## Passage cité
• • • • • • •
Quel a été votre parcours universitaire et professionnel avant de commencer votre doctorat ?

J’ai suivi un cursus universitaire en sciences économiques. Depuis mon plus jeune âge, j’ai toujours été attirée par les voyages, l’international, les langues étrangères, les cartes et les globes terrestres. Mes parents et ma famille ont largement contribué à éveiller ma curiosité pour les autres cultures et pour l’itinérance. Pourtant, lorsque j’étais au lycée et même à l’université, je ne concevais pas le tourisme comme un objet d’études. J’associais le tourisme à une activité de loisirs et un bon moyen de découvrir et d’entendre des langues étrangères. Je n’ai pas vraiment cherché et je n’ai découvert qu’à la fin de mes études qu’il y avait des formations touristiques.

J’ai travaillé dans diverses structures notamment des entreprises du secteur touristique à des postes en communication et marketing. En parallèle, j’écrivais des articles de blog sur certains de mes voyages et je m’intéressais quotidiennement à l’actualité touristique. Le fait d’assister à des colloques et des conférences m’a donné envie d’étudier le tourisme de manière plus approfondie. Je me suis rendue compte que la période que nous vivons, avec les mutations liées à la mondialisation et les nouvelles technologies, avait un impact sur le tourisme et que cela contribuait à bouleverser davantage les paradigmes du tourisme. J’ai donc cherché à entreprendre une thèse de recherche et aujourd’hui je suis rattachée à l’université Gustave Eiffel à l’école doctorale « Cultures et Sociétés » et au laboratoire Dicen – IDF, qui est situé dans les locaux du CNAM à Paris.
• • • • • • •
## Tâches et exercices
**A.** Répondez aux questions suivantes à partir du passage cité :
(i) Dans quelle discipline le cursus universitaire décrit a-t-il été suivi ?
(ii) À quels types de postes le travail dans des entreprises du secteur touristique a-t-il été exercé ?
(iii) Dans quels locaux le laboratoire Dicen – IDF est-il situé ?
**B.** Reproduisez à l'identique la partie du passage cité qui commence à « Quel a été votre » et se termine à « des formations touristiques. ».

(Données d'images web légendées)
• • • • • • •
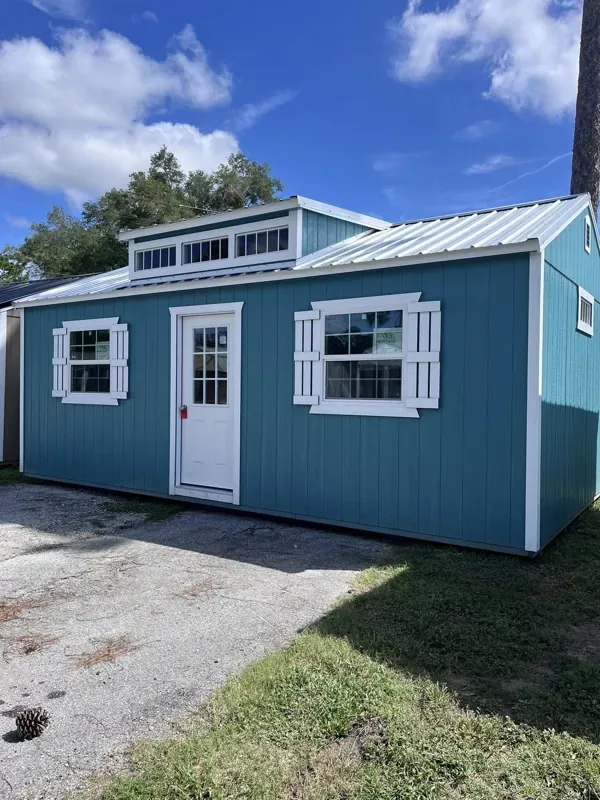 Blue side utility shed with white trim and upper windows at Crossroads Sheds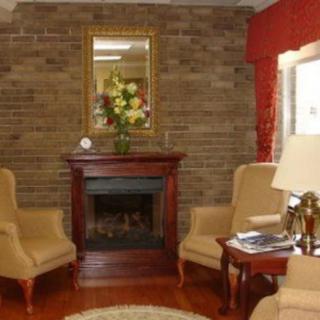 A cozy living room with a brick fireplace, armchairs, and a decorative mirror.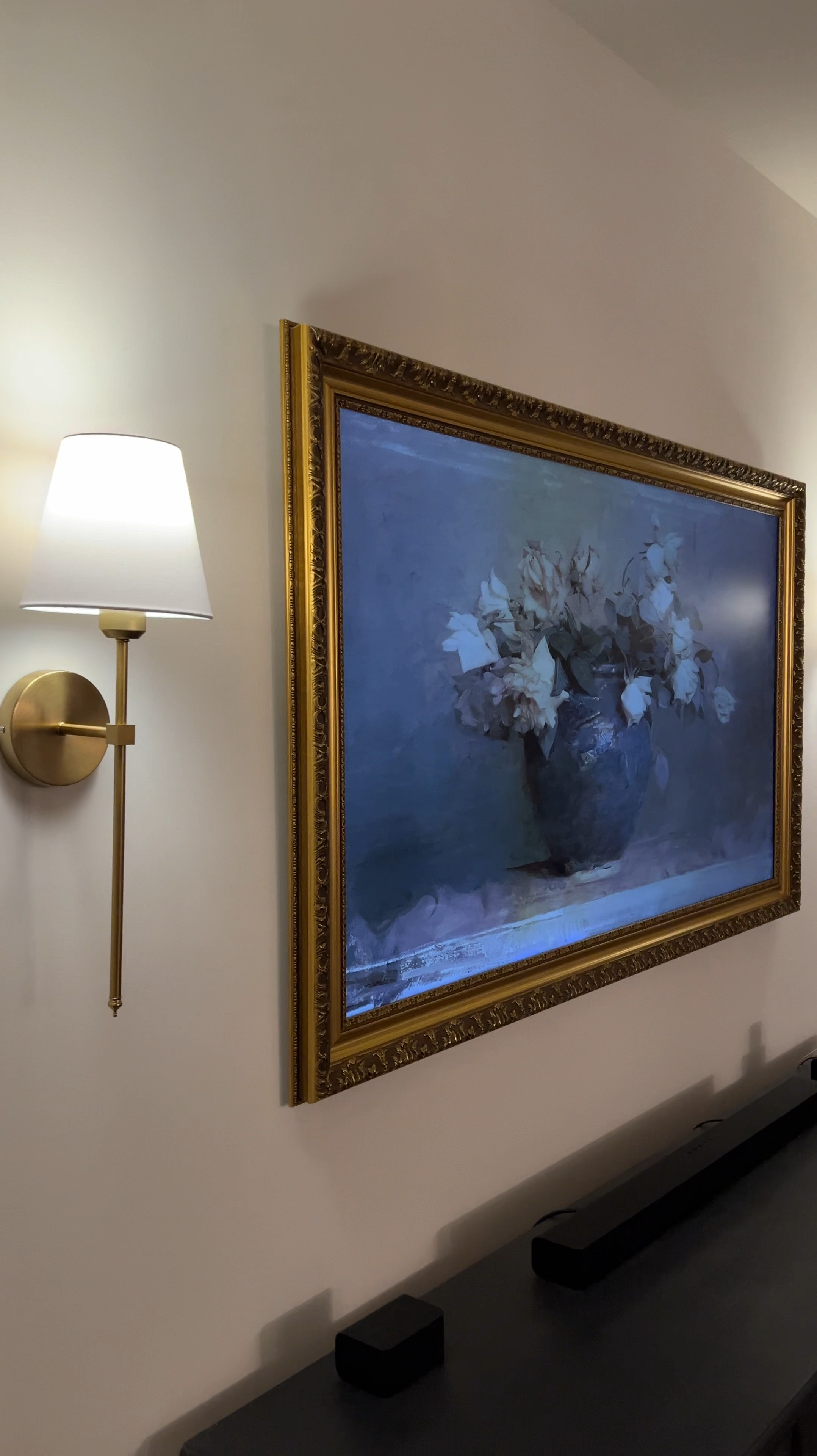 Today’s living room upgrade. Finally got a reasonably priced frame for our Samsung frame Tv after 2.5 years of having it. Also installed these battery operated scones on each side and I LOVE how it ties the room together  

#LTKHome #LTKFindsUnder100 #LTKStyleTip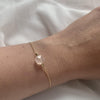 Rose quartz bracelet on gold chain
• • • • • • •
## Résultats attendus
**A.**
(i) En sciences économiques.
(ii) À des postes en communication et marketing.
(iii) Dans les locaux du CNAM à Paris.

**B.**
Quel a été votre parcours universitaire et professionnel avant de commencer votre doctorat ?

J’ai suivi un cursus universitaire en sciences économiques. Depuis mon plus jeune âge, j’ai toujours été attirée par les voyages, l’international, les langues étrangères, les cartes et les globes terrestres. Mes parents et ma famille ont largement contribué à éveiller ma curiosité pour les autres cultures et pour l’itinérance. Pourtant, lorsque j’étais au lycée et même à l’université, je ne concevais pas le tourisme comme un objet d’études. J’associais le tourisme à une activité de loisirs et un bon moyen de découvrir et d’entendre des langues étrangères. Je n’ai pas vraiment cherché et je n’ai découvert qu’à la fin de mes études qu’il y avait des formations touristiques.